#### Texte cité ####

Ta coucoune est plus douce qu’un duvet d’oie, plus brûlante qu’une rossée de piments, plus profonde qu’une nuit sans lune et sans étoiles. (Une antique malédiction)

Alors, dans ces conditions, de quelle libération sexuelle se réclamer ? Surtout quand notre octroi de citoyenneté s’exprime – au comble de l’intime – lorsque des Martiniquais faisant l’amour avec une personne de race blanche s’écrient « Vive Schœlcher ! » au moment de l’orgasme nous rapporte Fanon.

La ligne du partage des eaux de notre imaginaire érotique n’est peut être pas si impossible à localiser. Elle s’appréhendera, non sans la révélation de poteries amérindiennes inédites par la houle. Par ailleurs, les iconographies et les écrits laissés par les chroniqueurs nous laissent supputer leurs orgies sans-manman. Et, s’agissant des fameuses Amazones, leurs pratiques dites « cannibales » devraient être rapprochées de l’expression créole « manjé fanm lan » pour signifier dans sa bestialité, non moins humaine, lui faire l’amour. Rien d’étonnant puisque sous toutes les latitudes le sexuel s’accommode toujours de l’alimentaire, de la gourmandise. Ainsi vont les analogies du jeûne et de la chasteté, de l’ascétisme et de l’abstinence : héritages de l’Orient via l’univers judéo-chrétien.

S’agissant de l’oraliture, dans le conte créole on dérisionne amplement les attributs sexuels avec une utilisation prononcée des mots et des phrases à double sens. Ainsi, dans celui de Marie-Baleine, l’histoire d’une petite fille qui joue à une embouchure avec un « poisson » qui grandit et grossit. Ou de Pipi-suif, conte celui-là d’un petit homme au « deux cent cinquante mètres de verge liée autour de ses reins ». C’est dire que chez le conteur créole, l’humour se fait toujours solidaire de l’érotisme. Ce qui s’exprime également par la performance sexuelle de (« deux heures sans panne ») d’un personnage de Patrick Chamoiseau dans Chronique des sept misères.

#### Jeu de données ####

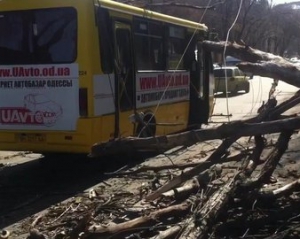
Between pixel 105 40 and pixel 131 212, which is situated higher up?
pixel 105 40

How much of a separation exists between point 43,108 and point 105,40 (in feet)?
4.67

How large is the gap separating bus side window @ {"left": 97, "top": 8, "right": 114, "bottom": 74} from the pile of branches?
8.25 feet

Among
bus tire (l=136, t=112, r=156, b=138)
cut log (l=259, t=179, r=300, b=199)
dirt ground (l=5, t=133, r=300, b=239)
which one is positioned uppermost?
bus tire (l=136, t=112, r=156, b=138)

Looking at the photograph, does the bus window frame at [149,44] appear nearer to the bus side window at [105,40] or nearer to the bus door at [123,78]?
the bus door at [123,78]

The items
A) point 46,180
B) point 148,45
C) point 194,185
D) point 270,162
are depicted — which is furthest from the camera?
point 148,45

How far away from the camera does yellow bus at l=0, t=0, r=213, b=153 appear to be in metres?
8.24

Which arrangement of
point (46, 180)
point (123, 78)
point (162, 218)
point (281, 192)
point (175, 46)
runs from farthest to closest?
1. point (175, 46)
2. point (123, 78)
3. point (46, 180)
4. point (281, 192)
5. point (162, 218)

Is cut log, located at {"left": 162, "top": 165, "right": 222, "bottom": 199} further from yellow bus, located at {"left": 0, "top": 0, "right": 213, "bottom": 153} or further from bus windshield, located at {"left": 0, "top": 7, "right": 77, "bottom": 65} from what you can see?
bus windshield, located at {"left": 0, "top": 7, "right": 77, "bottom": 65}

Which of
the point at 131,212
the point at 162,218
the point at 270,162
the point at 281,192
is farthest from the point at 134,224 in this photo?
the point at 270,162

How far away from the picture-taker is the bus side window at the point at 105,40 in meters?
8.38

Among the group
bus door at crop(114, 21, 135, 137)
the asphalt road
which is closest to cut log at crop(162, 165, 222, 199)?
the asphalt road

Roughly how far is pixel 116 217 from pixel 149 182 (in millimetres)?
2506

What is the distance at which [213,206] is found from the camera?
4.90 meters

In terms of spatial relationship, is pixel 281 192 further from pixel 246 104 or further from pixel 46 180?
pixel 246 104
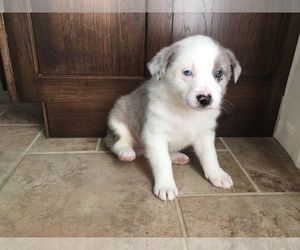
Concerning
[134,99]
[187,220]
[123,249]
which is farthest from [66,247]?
[134,99]

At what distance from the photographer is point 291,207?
42.2 inches

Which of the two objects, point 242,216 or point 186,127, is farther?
point 186,127

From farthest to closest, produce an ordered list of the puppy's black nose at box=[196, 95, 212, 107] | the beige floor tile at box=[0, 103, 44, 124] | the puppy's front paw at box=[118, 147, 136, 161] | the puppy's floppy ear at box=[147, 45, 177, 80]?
the beige floor tile at box=[0, 103, 44, 124]
the puppy's front paw at box=[118, 147, 136, 161]
the puppy's floppy ear at box=[147, 45, 177, 80]
the puppy's black nose at box=[196, 95, 212, 107]

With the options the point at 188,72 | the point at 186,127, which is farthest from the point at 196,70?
the point at 186,127

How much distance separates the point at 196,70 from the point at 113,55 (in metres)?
0.57

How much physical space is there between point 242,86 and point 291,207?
2.35ft

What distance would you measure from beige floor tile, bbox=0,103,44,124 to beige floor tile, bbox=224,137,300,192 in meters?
1.28

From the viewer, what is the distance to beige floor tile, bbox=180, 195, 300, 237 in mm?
947

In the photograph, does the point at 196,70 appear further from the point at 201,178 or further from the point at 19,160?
the point at 19,160

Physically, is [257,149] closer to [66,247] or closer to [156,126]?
[156,126]

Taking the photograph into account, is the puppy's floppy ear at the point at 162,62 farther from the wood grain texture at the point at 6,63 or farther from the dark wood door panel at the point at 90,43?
the wood grain texture at the point at 6,63

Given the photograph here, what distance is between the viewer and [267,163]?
1.39 metres

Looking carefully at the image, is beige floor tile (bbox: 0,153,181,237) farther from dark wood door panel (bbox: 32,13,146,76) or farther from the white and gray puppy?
dark wood door panel (bbox: 32,13,146,76)

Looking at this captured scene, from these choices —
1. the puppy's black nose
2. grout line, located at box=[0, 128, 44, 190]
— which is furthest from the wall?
grout line, located at box=[0, 128, 44, 190]
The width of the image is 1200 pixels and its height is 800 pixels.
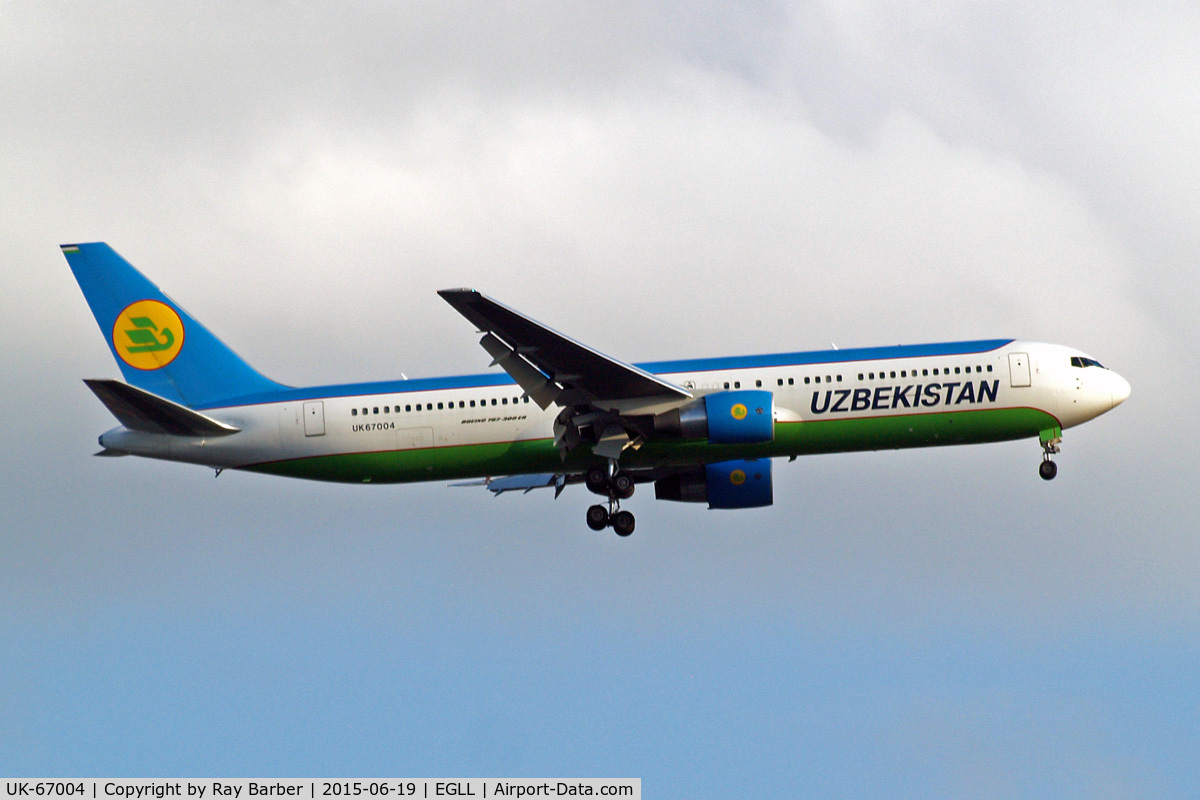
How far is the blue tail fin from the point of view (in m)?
44.6

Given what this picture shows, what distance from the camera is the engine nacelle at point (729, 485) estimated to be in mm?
45781

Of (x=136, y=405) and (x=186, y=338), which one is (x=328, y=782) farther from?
(x=186, y=338)

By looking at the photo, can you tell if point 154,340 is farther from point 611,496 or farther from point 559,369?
point 611,496

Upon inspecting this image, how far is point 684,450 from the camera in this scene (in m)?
42.9

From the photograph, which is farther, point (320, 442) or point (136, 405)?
point (320, 442)

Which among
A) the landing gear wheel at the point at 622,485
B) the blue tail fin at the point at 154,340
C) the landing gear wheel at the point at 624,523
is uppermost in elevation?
the blue tail fin at the point at 154,340

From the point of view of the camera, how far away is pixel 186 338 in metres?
45.2

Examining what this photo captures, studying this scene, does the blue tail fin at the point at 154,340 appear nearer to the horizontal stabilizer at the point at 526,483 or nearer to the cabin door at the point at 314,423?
the cabin door at the point at 314,423

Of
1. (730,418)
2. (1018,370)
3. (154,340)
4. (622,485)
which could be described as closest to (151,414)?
(154,340)

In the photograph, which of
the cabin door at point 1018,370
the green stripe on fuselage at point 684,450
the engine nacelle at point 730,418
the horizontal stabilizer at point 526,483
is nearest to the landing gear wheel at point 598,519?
the green stripe on fuselage at point 684,450

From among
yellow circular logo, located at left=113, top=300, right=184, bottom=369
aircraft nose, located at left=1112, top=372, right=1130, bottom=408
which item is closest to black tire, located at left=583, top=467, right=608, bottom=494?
yellow circular logo, located at left=113, top=300, right=184, bottom=369

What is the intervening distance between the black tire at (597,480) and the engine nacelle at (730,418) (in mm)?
3650

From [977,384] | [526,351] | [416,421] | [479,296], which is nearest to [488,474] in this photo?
[416,421]

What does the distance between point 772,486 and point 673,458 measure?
14.1 feet
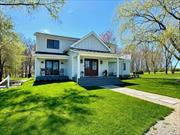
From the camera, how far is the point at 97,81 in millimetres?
16078

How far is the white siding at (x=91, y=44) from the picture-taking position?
20.1 metres

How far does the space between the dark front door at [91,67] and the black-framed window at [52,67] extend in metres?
3.41

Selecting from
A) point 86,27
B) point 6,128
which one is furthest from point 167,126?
point 86,27

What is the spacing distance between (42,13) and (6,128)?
1039 cm

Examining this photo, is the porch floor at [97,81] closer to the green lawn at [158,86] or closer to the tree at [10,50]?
the green lawn at [158,86]

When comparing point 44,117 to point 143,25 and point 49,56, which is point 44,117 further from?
point 143,25

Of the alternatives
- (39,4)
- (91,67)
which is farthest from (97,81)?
(39,4)

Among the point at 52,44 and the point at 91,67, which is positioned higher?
the point at 52,44

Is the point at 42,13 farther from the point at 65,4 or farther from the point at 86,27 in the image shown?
the point at 86,27

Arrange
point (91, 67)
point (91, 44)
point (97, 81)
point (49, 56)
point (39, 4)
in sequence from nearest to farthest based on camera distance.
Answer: point (39, 4), point (97, 81), point (49, 56), point (91, 67), point (91, 44)

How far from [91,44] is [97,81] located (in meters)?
6.32

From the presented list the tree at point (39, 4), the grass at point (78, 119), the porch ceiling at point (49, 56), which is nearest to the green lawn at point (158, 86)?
the grass at point (78, 119)

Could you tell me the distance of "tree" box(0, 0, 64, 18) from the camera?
39.3ft

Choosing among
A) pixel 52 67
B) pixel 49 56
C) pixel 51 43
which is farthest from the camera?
pixel 51 43
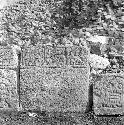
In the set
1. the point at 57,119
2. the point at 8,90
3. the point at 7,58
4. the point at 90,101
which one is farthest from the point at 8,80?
the point at 90,101

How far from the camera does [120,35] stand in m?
4.07

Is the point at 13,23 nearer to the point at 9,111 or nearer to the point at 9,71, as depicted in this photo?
the point at 9,71

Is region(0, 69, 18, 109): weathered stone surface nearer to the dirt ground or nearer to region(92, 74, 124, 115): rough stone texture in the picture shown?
the dirt ground

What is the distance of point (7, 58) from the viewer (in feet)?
13.4

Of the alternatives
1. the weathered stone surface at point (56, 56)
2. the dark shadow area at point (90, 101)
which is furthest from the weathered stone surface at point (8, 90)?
the dark shadow area at point (90, 101)

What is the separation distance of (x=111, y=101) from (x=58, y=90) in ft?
1.93

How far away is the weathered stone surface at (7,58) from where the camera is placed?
160 inches

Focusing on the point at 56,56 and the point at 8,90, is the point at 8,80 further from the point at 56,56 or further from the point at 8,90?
the point at 56,56

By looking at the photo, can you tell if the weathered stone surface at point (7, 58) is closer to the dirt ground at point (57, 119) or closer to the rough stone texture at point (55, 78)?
the rough stone texture at point (55, 78)

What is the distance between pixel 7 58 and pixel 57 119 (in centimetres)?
85

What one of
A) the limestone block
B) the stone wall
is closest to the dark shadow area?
the limestone block

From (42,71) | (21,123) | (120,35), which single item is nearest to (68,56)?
(42,71)

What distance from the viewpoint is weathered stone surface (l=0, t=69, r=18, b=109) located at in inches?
162

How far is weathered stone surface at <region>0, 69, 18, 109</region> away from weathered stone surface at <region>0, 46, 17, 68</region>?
0.07 m
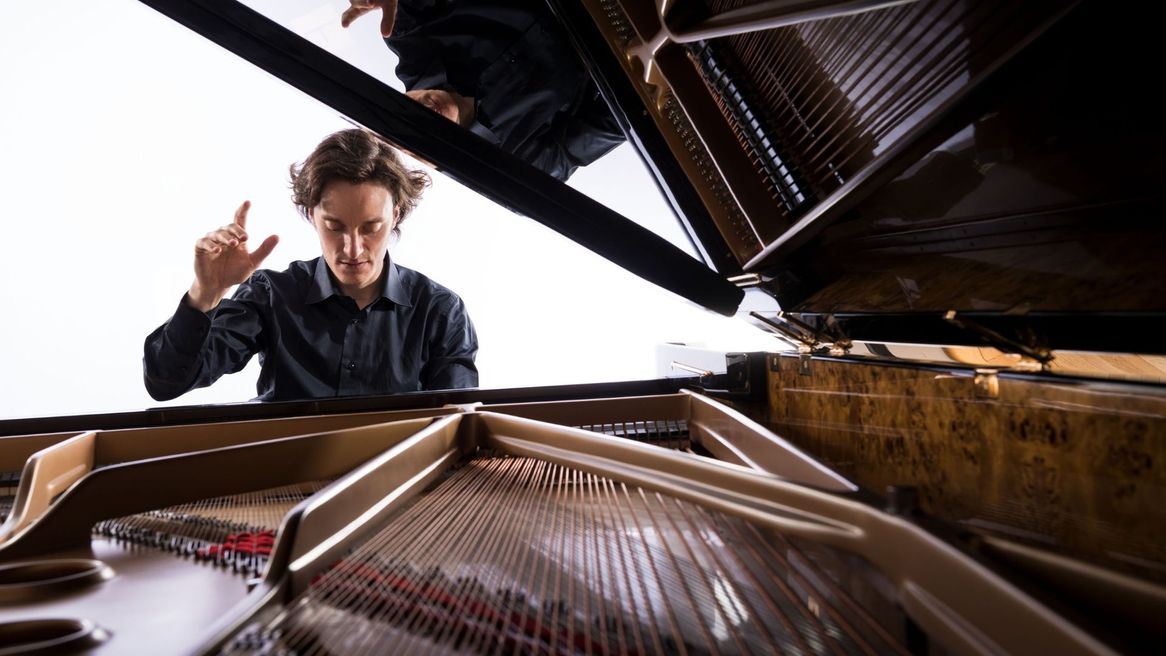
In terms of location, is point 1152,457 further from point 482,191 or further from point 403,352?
point 403,352

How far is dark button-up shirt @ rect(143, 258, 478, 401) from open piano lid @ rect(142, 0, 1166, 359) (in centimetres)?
187

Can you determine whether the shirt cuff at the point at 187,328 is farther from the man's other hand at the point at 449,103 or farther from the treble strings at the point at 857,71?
the treble strings at the point at 857,71

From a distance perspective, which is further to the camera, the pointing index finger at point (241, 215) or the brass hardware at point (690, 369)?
the pointing index finger at point (241, 215)

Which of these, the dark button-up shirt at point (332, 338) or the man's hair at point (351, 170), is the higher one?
the man's hair at point (351, 170)

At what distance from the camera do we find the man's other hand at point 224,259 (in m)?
2.84

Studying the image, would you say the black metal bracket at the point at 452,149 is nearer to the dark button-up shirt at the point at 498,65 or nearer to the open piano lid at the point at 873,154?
the open piano lid at the point at 873,154

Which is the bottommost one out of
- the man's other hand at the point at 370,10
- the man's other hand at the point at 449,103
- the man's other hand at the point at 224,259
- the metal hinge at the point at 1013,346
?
the metal hinge at the point at 1013,346

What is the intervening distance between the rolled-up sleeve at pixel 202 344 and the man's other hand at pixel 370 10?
1373mm

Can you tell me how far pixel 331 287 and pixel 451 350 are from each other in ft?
2.37

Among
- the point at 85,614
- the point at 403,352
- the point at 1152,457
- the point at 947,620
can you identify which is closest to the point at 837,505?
the point at 947,620

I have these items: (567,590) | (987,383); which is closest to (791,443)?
(987,383)

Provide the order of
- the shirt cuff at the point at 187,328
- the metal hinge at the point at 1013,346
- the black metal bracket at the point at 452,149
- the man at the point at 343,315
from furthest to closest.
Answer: the man at the point at 343,315
the shirt cuff at the point at 187,328
the black metal bracket at the point at 452,149
the metal hinge at the point at 1013,346

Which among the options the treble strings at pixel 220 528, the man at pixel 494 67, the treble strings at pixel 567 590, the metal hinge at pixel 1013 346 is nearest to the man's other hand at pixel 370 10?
the man at pixel 494 67

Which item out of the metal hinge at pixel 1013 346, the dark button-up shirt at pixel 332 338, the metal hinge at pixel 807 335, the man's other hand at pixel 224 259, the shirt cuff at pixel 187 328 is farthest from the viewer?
the dark button-up shirt at pixel 332 338
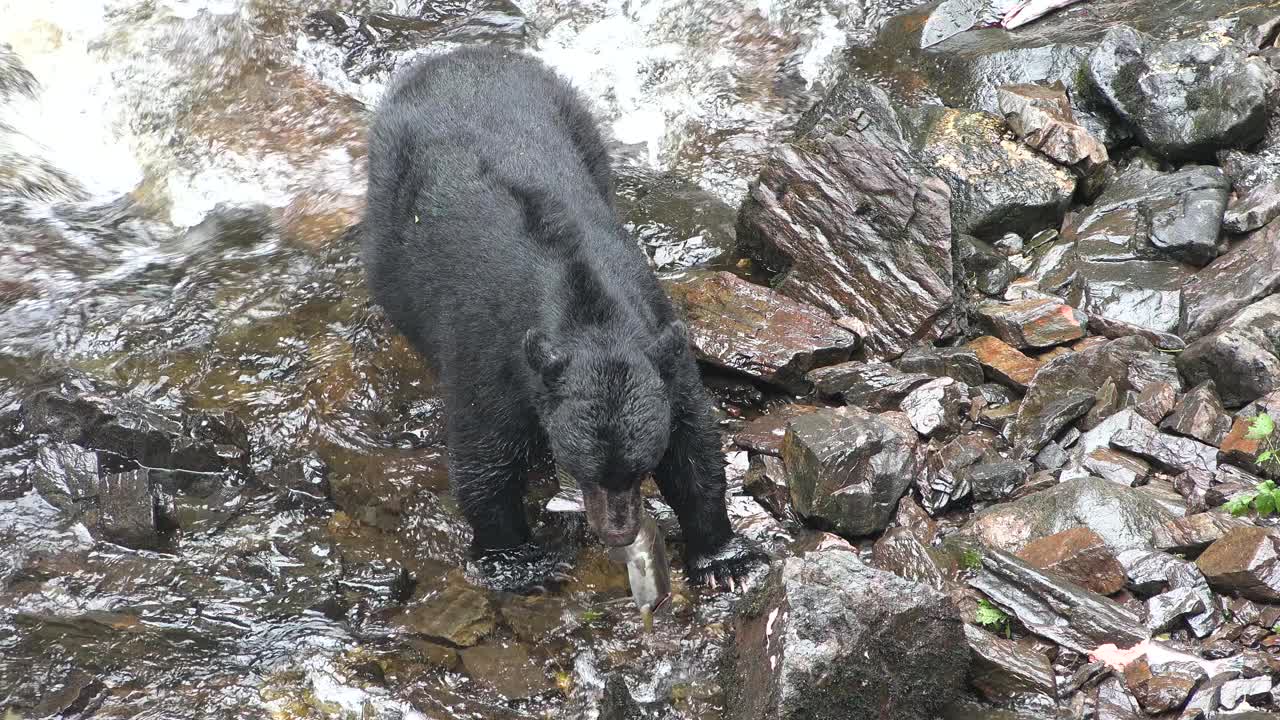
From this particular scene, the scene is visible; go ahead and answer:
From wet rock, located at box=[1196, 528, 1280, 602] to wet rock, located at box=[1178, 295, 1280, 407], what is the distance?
3.99ft

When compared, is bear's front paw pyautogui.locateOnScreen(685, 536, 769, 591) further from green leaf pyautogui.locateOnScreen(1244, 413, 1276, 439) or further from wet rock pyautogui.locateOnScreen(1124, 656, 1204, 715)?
green leaf pyautogui.locateOnScreen(1244, 413, 1276, 439)

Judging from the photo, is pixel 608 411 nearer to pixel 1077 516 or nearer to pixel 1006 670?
pixel 1006 670

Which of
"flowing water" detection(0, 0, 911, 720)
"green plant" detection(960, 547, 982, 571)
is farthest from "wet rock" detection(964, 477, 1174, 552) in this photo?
"flowing water" detection(0, 0, 911, 720)

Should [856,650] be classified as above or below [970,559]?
above

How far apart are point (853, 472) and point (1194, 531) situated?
166cm

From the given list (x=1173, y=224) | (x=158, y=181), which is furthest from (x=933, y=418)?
(x=158, y=181)

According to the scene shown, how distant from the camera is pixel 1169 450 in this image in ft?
19.6

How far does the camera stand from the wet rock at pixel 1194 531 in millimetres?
5277

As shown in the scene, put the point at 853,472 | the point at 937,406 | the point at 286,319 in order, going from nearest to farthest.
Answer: the point at 853,472 < the point at 937,406 < the point at 286,319

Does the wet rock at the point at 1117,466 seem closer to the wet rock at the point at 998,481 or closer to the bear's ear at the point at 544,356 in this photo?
the wet rock at the point at 998,481

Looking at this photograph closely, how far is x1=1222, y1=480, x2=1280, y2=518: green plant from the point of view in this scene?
5312mm

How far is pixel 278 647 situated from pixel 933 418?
12.5ft

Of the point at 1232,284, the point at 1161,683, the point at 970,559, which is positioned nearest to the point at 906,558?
the point at 970,559

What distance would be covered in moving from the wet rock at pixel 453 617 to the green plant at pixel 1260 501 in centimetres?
369
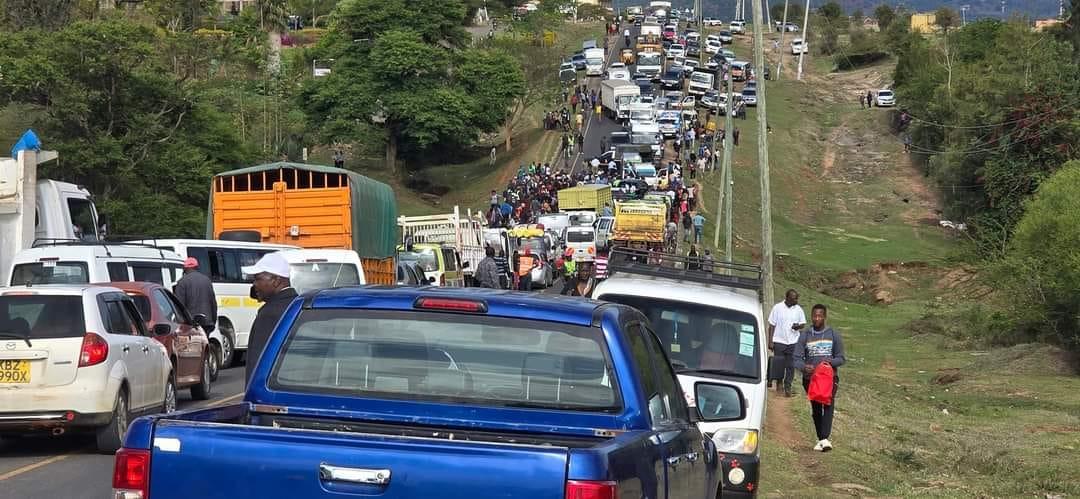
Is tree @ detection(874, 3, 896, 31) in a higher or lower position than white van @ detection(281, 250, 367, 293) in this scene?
lower

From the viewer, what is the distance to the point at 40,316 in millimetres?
13914

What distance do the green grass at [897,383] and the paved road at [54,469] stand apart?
5965mm

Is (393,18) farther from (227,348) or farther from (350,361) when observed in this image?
(350,361)

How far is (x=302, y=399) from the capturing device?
645 centimetres

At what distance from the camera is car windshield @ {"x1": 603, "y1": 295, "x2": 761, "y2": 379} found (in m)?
12.5

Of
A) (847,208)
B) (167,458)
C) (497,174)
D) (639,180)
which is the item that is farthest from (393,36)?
(167,458)

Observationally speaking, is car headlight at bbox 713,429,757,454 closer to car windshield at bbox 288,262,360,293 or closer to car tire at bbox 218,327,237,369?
car windshield at bbox 288,262,360,293

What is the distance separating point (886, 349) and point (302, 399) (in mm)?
37416

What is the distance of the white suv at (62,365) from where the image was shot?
13.6m

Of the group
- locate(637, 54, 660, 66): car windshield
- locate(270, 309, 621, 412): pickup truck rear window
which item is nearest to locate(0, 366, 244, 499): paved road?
locate(270, 309, 621, 412): pickup truck rear window

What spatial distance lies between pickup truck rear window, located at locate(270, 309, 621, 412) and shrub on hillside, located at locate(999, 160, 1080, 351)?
32.1 m

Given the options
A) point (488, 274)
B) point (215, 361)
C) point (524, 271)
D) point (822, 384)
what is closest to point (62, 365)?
point (822, 384)

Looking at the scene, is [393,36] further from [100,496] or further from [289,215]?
[100,496]

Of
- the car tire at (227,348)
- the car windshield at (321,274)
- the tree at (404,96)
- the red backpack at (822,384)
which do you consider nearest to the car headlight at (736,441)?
the red backpack at (822,384)
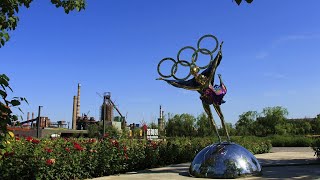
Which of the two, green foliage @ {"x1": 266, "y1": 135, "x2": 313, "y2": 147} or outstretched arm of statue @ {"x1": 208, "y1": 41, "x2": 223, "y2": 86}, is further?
green foliage @ {"x1": 266, "y1": 135, "x2": 313, "y2": 147}

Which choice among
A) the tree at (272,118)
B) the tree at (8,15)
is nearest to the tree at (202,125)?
the tree at (272,118)

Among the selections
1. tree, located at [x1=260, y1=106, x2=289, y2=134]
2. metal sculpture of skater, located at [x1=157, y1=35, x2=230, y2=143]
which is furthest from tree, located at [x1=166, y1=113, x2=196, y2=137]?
metal sculpture of skater, located at [x1=157, y1=35, x2=230, y2=143]

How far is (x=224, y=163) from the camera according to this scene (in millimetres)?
11570

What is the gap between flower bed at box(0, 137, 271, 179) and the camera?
9555 millimetres

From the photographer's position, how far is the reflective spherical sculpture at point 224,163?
37.7 feet

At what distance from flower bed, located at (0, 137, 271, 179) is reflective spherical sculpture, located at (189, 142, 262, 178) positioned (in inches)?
101

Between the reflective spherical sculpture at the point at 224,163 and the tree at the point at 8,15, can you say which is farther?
the reflective spherical sculpture at the point at 224,163

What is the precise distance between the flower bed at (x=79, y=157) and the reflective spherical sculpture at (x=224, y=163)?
8.41 feet

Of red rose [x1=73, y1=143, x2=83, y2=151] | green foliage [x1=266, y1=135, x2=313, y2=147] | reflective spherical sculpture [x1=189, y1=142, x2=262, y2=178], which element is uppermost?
green foliage [x1=266, y1=135, x2=313, y2=147]

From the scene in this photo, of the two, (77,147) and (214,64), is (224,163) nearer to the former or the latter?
(214,64)

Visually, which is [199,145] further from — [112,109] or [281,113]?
[112,109]

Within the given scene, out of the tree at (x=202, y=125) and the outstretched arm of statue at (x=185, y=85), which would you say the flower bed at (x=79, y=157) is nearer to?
the outstretched arm of statue at (x=185, y=85)

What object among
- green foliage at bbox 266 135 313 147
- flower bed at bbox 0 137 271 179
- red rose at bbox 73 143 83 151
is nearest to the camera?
flower bed at bbox 0 137 271 179

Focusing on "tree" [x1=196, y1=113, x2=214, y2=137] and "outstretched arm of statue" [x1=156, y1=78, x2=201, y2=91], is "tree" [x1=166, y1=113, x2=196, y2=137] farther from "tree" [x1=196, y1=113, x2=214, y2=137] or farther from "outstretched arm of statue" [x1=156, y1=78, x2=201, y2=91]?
"outstretched arm of statue" [x1=156, y1=78, x2=201, y2=91]
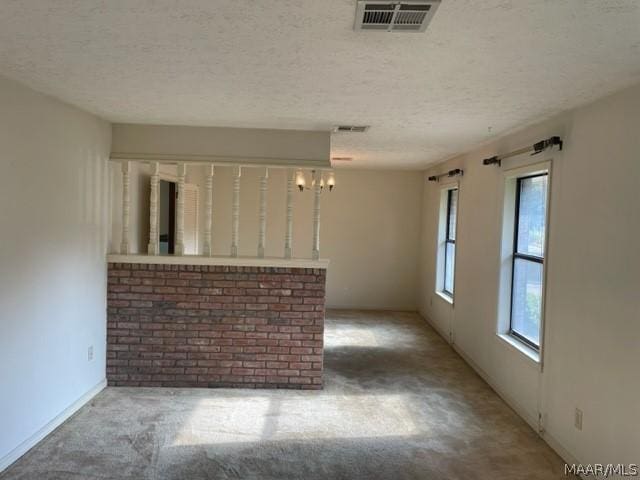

####

▶ _Consigne 1_: D'après le texte cité, dans quel livre de Patrick Chamoiseau se trouve le personnage aux « deux heures sans panne » ?
▶ _Consigne 2_:
Pour chacune des affirmations suivantes, dites si elle s'accorde avec le texte cité, en citant les mots qui tranchent.
(a) Le conte de Pipi-suif raconte l'histoire d'une petite fille.
(b) Le jeûne et la chasteté sont présentés comme des héritages de l'Orient passés par l'univers judéo-chrétien.
(c) Chez le conteur créole, l'humour va toujours de pair avec l'érotisme.
▶ _Consigne 3_: Recopiez mot pour mot le passage du texte cité qui va de « S’agissant de l’oraliture, dans » jusqu'à « des sept misères. » compris.

▶ _Réponse attendue 1_: Chronique des sept misères.

▶ _Réponse attendue 2_:
(a) Non : « conte celui-là d’un petit homme ».
(b) Oui : « héritages de l’Orient via l’univers judéo-chrétien ».
(c) Oui : « l’humour se fait toujours solidaire de l’érotisme ».

▶ _Réponse attendue 3_:
S’agissant de l’oraliture, dans le conte créole on dérisionne amplement les attributs sexuels avec une utilisation prononcée des mots et des phrases à double sens. Ainsi, dans celui de Marie-Baleine, l’histoire d’une petite fille qui joue à une embouchure avec un « poisson » qui grandit et grossit. Ou de Pipi-suif, conte celui-là d’un petit homme au « deux cent cinquante mètres de verge liée autour de ses reins ». C’est dire que chez le conteur créole, l’humour se fait toujours solidaire de l’érotisme. Ce qui s’exprime également par la performance sexuelle de (« deux heures sans panne ») d’un personnage de Patrick Chamoiseau dans Chronique des sept misères.